- Text extract:

The Fifth Circuit Court of Appeals (the Court) recently found that a lender to a developer which had accelerated its loan and then made a deal with the developer to transfer the property to the lender’s affiliate was entitled to make a credit bid for a sale free and clear of liens in the affiliate’s chapter 11 proceeding.  Over a challenge from a junior lien holder, the Court determined that the lender was a good faith purchaser and therefore the appeal was statutorily moot under Bankruptcy Code § 363(m) since no stay had been obtained.  Matter of RE Palm Springs II, L.L.C., 65 F.4th 752 (5th Cir. 2023).

To view the opinion, click here.

- Data provided:
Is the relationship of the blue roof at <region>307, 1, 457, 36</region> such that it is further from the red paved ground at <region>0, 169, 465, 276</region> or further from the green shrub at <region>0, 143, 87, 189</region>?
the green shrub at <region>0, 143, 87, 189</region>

- Goal of the exercise: Please extend the summary of the Fifth Circuit's RE Palm Springs II decision, picking up after its final sentence. The listing has no role in this work.

- Answer to this problem:
Palm Springs, LLC was the owner and developer of real property in Palm Springs, California, upon which it intended to construct a hotel.  It contracted with SR Construction (SR) as general contractor on the project in 2015.  In 2016 it financed the construction with a loan from Hall Palm Springs, LLC (the Lender), entering into a subordination under which the deed of trust from the Lender would be superior to any lien asserted by SR.  In 2019 Palm Springs LLC terminated its contract with SR, owing it more than $14 million. Soon thereafter, it defaulted on the construction loan and the Lender accelerated the loan.  SR then recorded a mechanic’s lien against the property.  Soon thereafter, SR initiated a mechanic’s lien foreclosure action in California state court.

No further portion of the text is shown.